## Table of Contents

1. [Overview of loaded data](#1)  
    1.1. shape, head, info, describe  
    1.2. column composition  
    1.3. Data types of dataset  
    1.4. Categorical column, numerical column  
    1.5. Mean and variance pattern of numerical type data on normal distribution  
    1.6. Check NaNs
1. [Check the class imbalance](#2)
1. [Check the cardinality of categorical columns](#3)
1. [Process date data](#4)
1. [Check and manage outliers from numerical data](#5)
1. [Check correlation of features](#6)
1. [Compose dataset for machine learning model](#7)
1. [Make 5 folds stratified cross validation loop](#8)  
    8.1. Resample (oversampling) on train dataset  
    8.2. Manage null values  
    8.3. Impute missing categorical variables with most frequent value  
    8.4. One hot encoding  
    8.5. Scaling (min max scaling)  
    8.6. Train logistic classification model  
    8.7. Measure performance of prediction on validation dataset  
1. [Train validated model with full train dataset](#9)

In [None]:
import numpy as np
import pandas as pd
import matplotlib.pyplot as plt
import seaborn as sns
import copy
%matplotlib inline
import warnings
warnings.filterwarnings('ignore')
from sklearn.metrics import confusion_matrix,accuracy_score
from sklearn.utils import resample
from sklearn.linear_model import LogisticRegression
from sklearn.preprocessing import MinMaxScaler,OneHotEncoder
from sklearn.model_selection import train_test_split,StratifiedKFold

import os
for dirname, _, filenames in os.walk('/kaggle/input'):
    for filename in filenames:
        print(os.path.join(dirname, filename))

In [None]:
data = '/kaggle/input/weather-dataset-rattle-package/weatherAUS.csv'
df = pd.read_csv(data)

## 1. Overview of loaded data <a class="anchor" id="1"></a>

In [None]:
display(df.shape)
display(df.head())
df.info()
df.describe()

In [None]:
df_column_names=list(df.columns)
print(df_column_names)
print()
print('{} columns'.format(len(df_column_names)))

In [None]:
print('Data types of this dataset :')
print(list(df.dtypes.unique()))

In [None]:
categorical_type_columns=[]
numerical_type_columns=[]
for one_column_name in df:
    if 'object' in str(df[one_column_name].dtype):
        categorical_type_columns.append(one_column_name)
    elif 'float' in str(df[one_column_name].dtype):
        numerical_type_columns.append(one_column_name)

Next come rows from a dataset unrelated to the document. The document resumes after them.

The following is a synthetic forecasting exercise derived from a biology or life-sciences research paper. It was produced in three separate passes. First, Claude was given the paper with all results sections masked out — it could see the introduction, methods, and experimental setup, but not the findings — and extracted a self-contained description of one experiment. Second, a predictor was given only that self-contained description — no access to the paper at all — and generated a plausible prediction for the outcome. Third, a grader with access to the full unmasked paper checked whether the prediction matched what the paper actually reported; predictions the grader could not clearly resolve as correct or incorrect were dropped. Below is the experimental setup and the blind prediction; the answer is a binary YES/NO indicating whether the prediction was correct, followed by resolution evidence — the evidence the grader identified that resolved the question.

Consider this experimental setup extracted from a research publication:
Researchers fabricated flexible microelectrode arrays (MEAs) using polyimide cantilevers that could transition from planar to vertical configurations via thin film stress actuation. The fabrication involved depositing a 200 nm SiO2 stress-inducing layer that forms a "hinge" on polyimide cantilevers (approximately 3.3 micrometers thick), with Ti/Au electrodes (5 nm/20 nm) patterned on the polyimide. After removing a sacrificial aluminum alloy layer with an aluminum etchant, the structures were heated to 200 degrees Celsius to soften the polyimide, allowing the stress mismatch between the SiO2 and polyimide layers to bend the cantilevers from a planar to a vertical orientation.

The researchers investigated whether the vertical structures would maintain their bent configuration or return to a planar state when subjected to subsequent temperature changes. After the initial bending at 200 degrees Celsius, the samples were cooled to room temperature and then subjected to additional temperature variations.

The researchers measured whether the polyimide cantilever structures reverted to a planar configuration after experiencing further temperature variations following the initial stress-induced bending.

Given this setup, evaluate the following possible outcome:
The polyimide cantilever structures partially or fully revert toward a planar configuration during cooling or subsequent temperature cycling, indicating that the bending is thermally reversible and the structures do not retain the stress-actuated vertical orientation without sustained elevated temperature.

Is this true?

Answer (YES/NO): NO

print(categorical_type_columns)
print()
print(numerical_type_columns)
print()
print('Categorical type columns : {} / {}'.format(len(categorical_type_columns),len(df.columns)))
print('Numerical type columns : {} / {}'.format(len(numerical_type_columns),len(df.columns)))

In [None]:
# Check mean and variance pattern of numerical type data 
# on artificial normal distribution generated by mean and variance

fig=plt.figure(figsize=(10,10))
gs=fig.add_gridspec(4,4)
ax=[None for _ in range(16)]

int_temp=0
for i in range(4):
    for j in range(4):
        ax[int_temp]=fig.add_subplot(gs[i,j]) 
        mean,std=df.describe().iloc[1,int_temp],df.describe().iloc[2,int_temp]
        s=np.random.normal(mean,std,1000)
        count,bins=np.histogram(s,30,density=True)
        ax[int_temp].plot(bins, 1/(std * np.sqrt(2 * np.pi)) * np.exp( - (bins - mean)**2 / (2 * std**2) ),linewidth=2, color='r')
        ax[int_temp].set_title('{}'.format(df_column_names[int_temp]))
        int_temp+=1

plt.tight_layout()
plt.show()

In [None]:
number_of_rows=df.shape[0]
number_of_nan_in_column=df.isnull().sum(axis=0)
print(pd.concat([number_of_nan_in_column,(number_of_nan_in_column/number_of_rows*100).round(1)],axis=1).rename(columns={0:'Number of NaN',1:'Number of NaN in %'}))

In [None]:
df=df.dropna(subset=['RainTomorrow'])

## 2. Check the class imbalance <a class="anchor" id="2"></a>

In [None]:
df['RainTomorrow'].value_counts().plot(kind='bar')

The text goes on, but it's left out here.